The observation model p(yk| xk) denotes the likelihood of the observation yk at state xk. It plays an important role in robust tracking. In this paper, we aim to construct a robust likelihood model having the anti-occlusion ability and foreground target identification ability by merging the similarity of sparse coefficient histograms [16] and the classification information. Moreover, we consider the spatial information of each patch by using the isotropic Gaussian kernel density, which can keep the stability of the proposed algorithm for visual target tracking.

The likelihood of the lth particle is expressed as
$$ {p}_l=\sum \limits_{i=1}^{N_p}k\left({\left\Vert \frac{y_k^l-{c}_i}{h}\right\Vert}^2\right){M}_{k,i}^l{L}_{k,i}^l $$
(7)
where \( {M}_{k,i}^l \) and \( {L}_{k,i}^l \) denote the likelihood of classification and the similarity function of the target histograms between the candidate and the template. \( k\left({\left\Vert \frac{y_k^l-{c}_i}{h}\right\Vert}^2\right) \) denotes the isotropic Gaussian kernel density, where ci denotes the center of the ith patch, and \( {y}_k^l \) denotes the center of the lth particle in the kth frame. It means the distance between the patch and the candidate particle is considered, i.e., the patches far away from the center of the target will be assigned smaller weights, which can weaken the disturbance of the patches on the edge of the target.
According to the histogram intersection function [16, 20], the similarity function of the ith patch of the lth particle is defined as
$$ {L}_{k,i}^l=\sum \min \left({\varphi}_{k,i}^l,{\psi}^i\right) $$
(8)
where \( {\varphi}_{k,i}^l \) and ψi denotes the sparse coefficient histograms of the candidate target and the target template, respectively. Template histogram is computed only once for each image sequence. Moreover, the comparison between the candidate and the template should be carried out under the same occlusion condition. Therefore, the template and the ith candidate share the same matrix o of occluded detection.
The likelihood of classification of the ith patch of the lth particle is defined as
$$ {M}_{k,i}^l=\cos \angle \left(W{\varphi}_{k,i}^l,\Gamma \right) $$
(9)
where \( {\varphi}_{k,i}^l \) is the sparse coefficient vector of the candidate patch. Γ denotes the base vector of target classification, i.e., Γ = [1, 0]T, \( \cos \angle \left(\alpha, \beta \right)=\frac{\alpha \cdot \beta }{\left|\alpha \right|\left|\beta \right|} \) denotes the bearing of two vectors.

The bigger the number of patches belonging to the candidate particle is, the better the target appearance can be described.
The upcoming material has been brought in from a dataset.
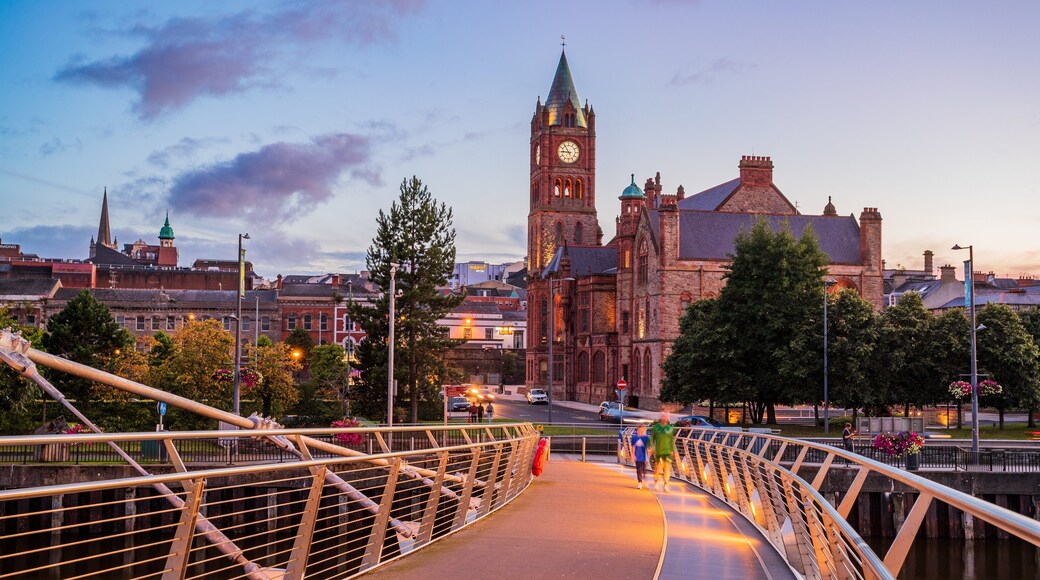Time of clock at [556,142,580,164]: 10:45
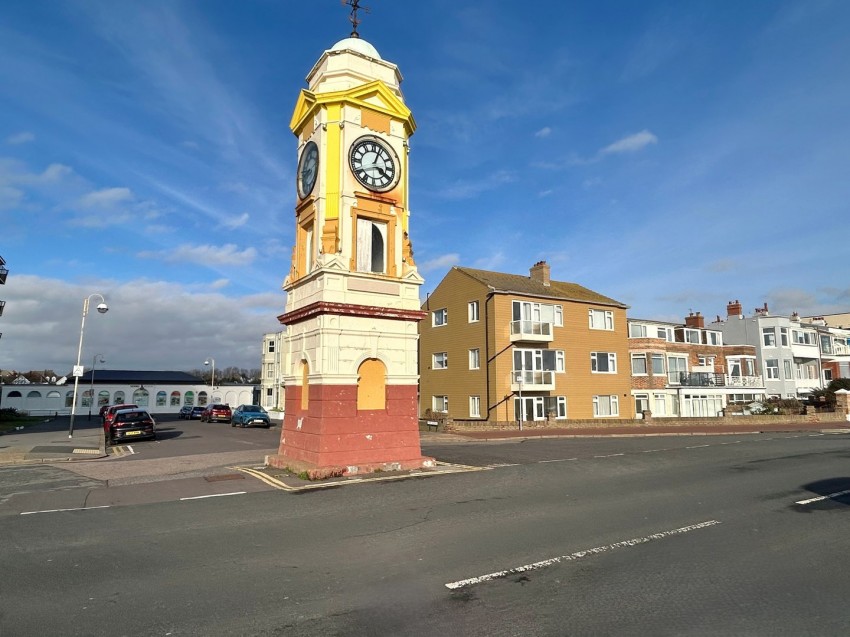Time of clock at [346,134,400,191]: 4:03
Because the selected patches may be from target templates or background templates. Therefore, if the patch belongs to the target, we should give it a bigger weight than that belong to the background.

2.4 Adaptive template update

In the tracking process, the appearance of the target often changes significantly due to the disturbance of illumination changes, occlusion, rotation, scale variation, and so on. Therefore, we need to update the template appropriately. However, if the template is updated too frequently by using new observations, the tracking results are easy to drift away from the target due to the accumulation of errors. Especially, when the target is occluded, the latest tracking result cannot describe the real target well, which will cause the later estimated targets to be lost. On the contrary, if tracking with fixed templates, it is prone to fail in dynamic scenes as it does not consider inevitable appearance change.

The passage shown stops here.